WHAT YOU HAVE TO DO - Faithfully repeat each entry below, minus the pictures.

(INPUT MATERIAL begins)

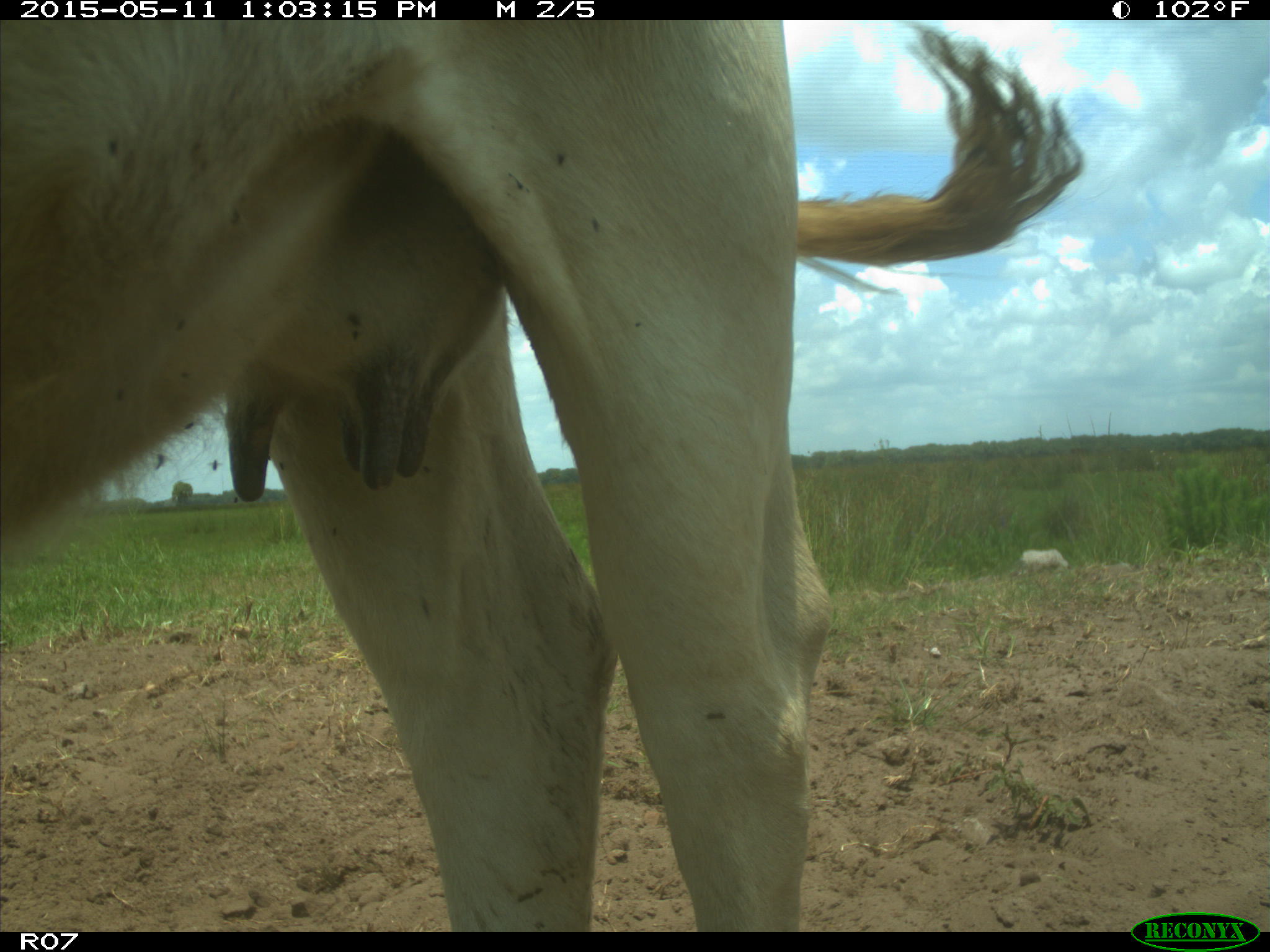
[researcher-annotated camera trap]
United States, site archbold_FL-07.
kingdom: Animalia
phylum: Chordata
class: Mammalia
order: Artiodactyla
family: Bovidae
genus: Bos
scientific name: Bos taurus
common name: domestic cow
Bos taurus (domestic cow).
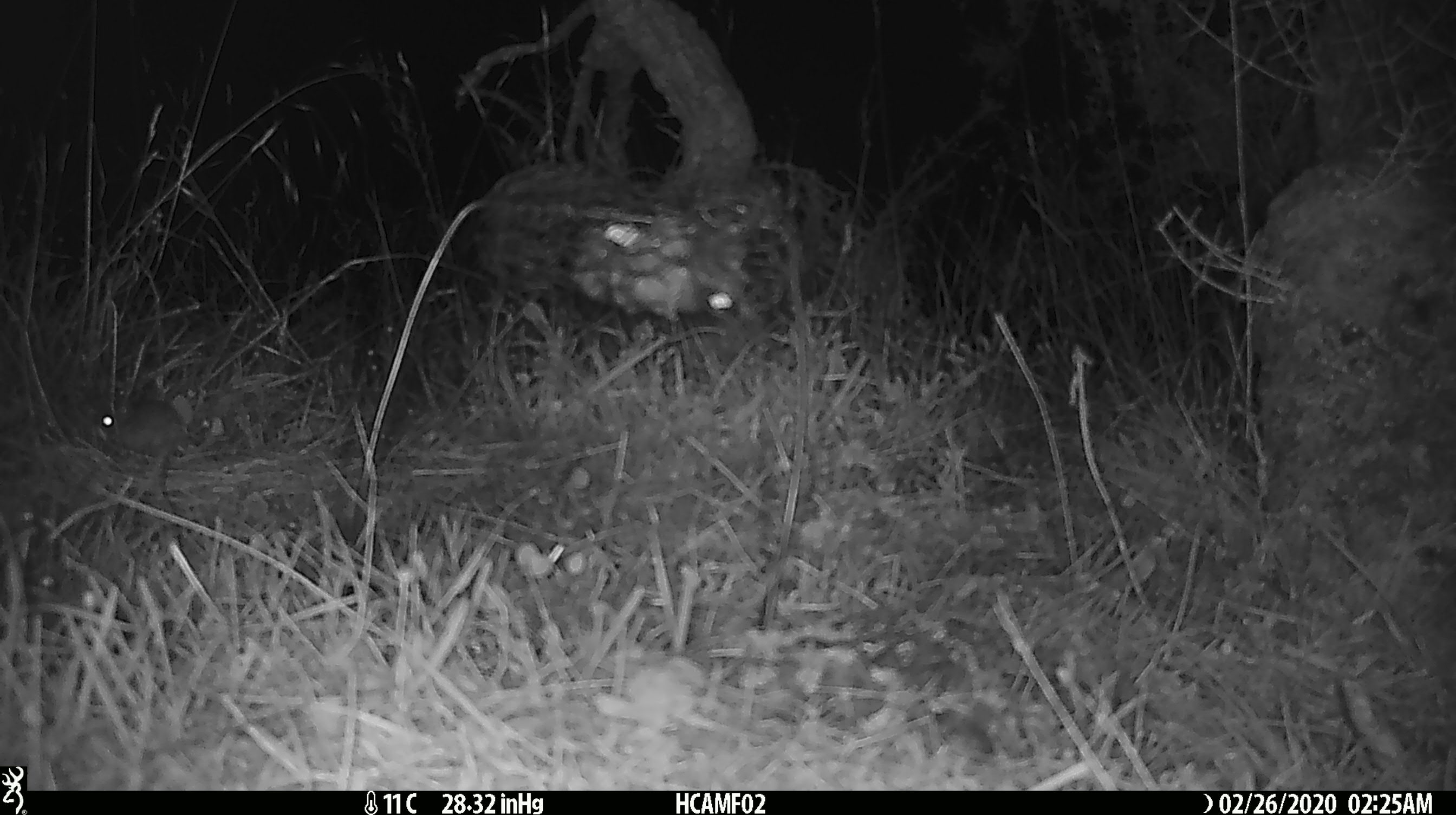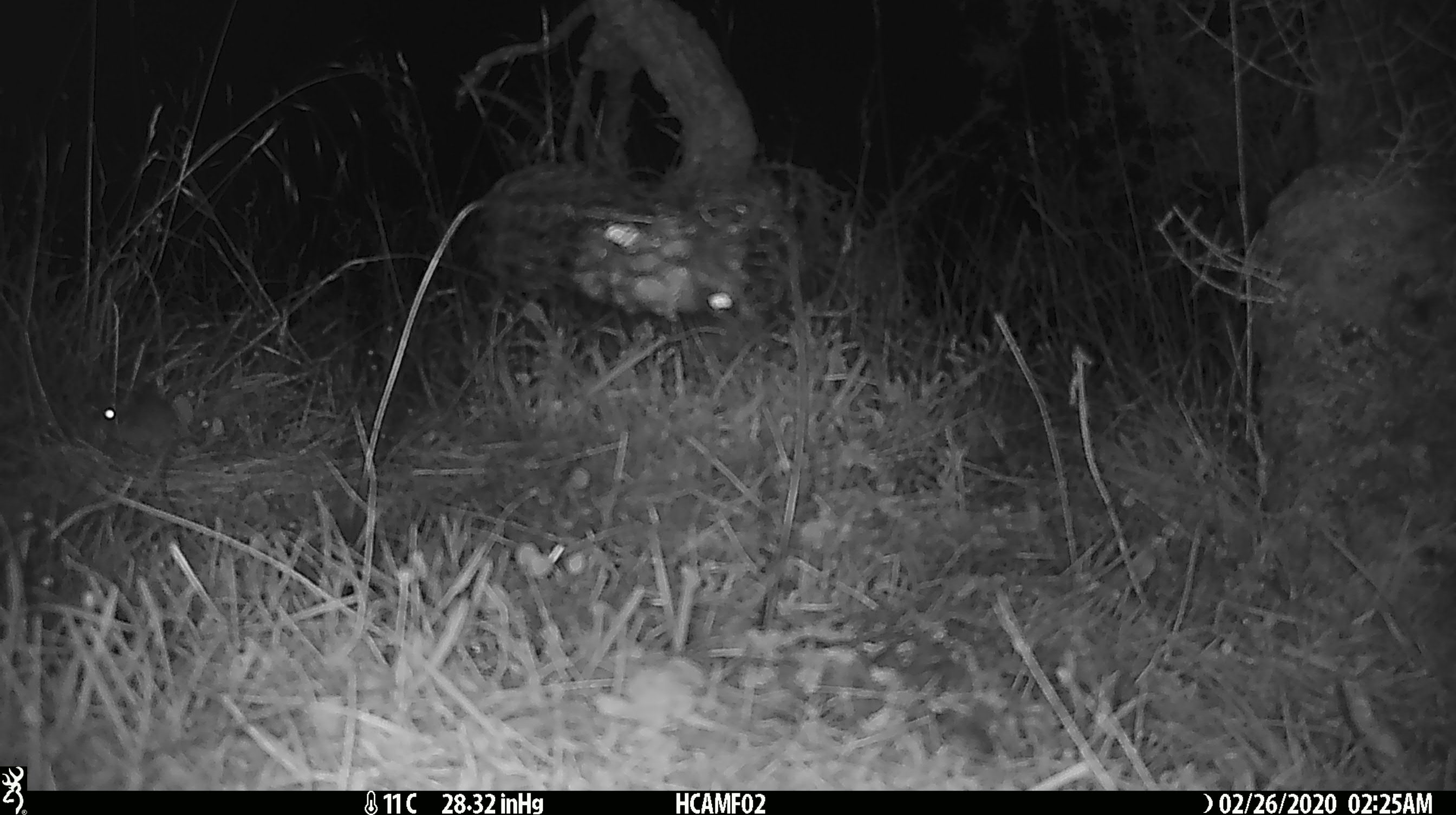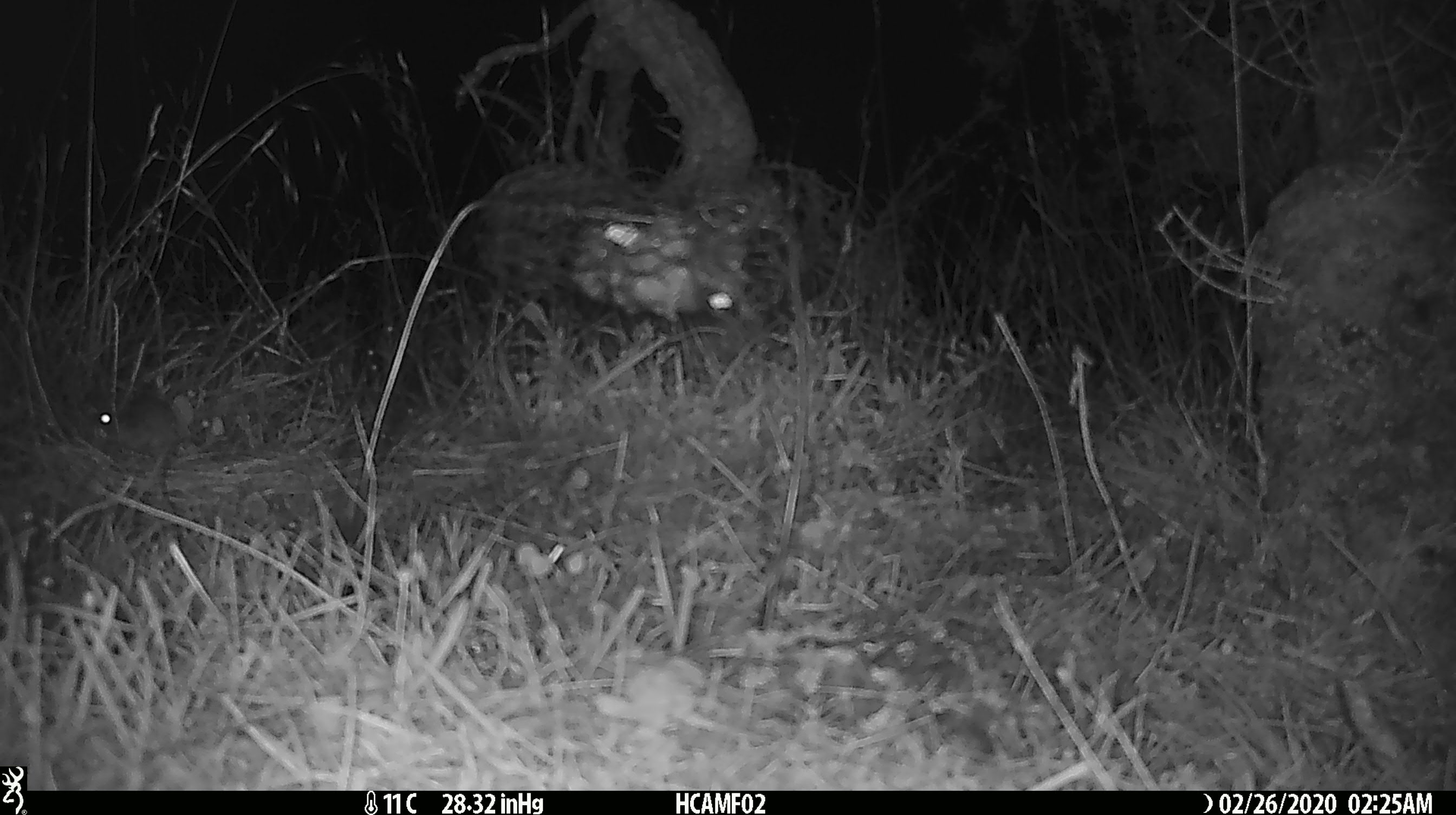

(INPUT MATERIAL ends)

ANSWER TO THE PROBLEM -
[researcher-annotated camera trap]
United States, site archbold_FL-07.
kingdom: Animalia
phylum: Chordata
class: Mammalia
order: Artiodactyla
family: Bovidae
genus: Bos
scientific name: Bos taurus
common name: domestic cow
Bos taurus (domestic cow).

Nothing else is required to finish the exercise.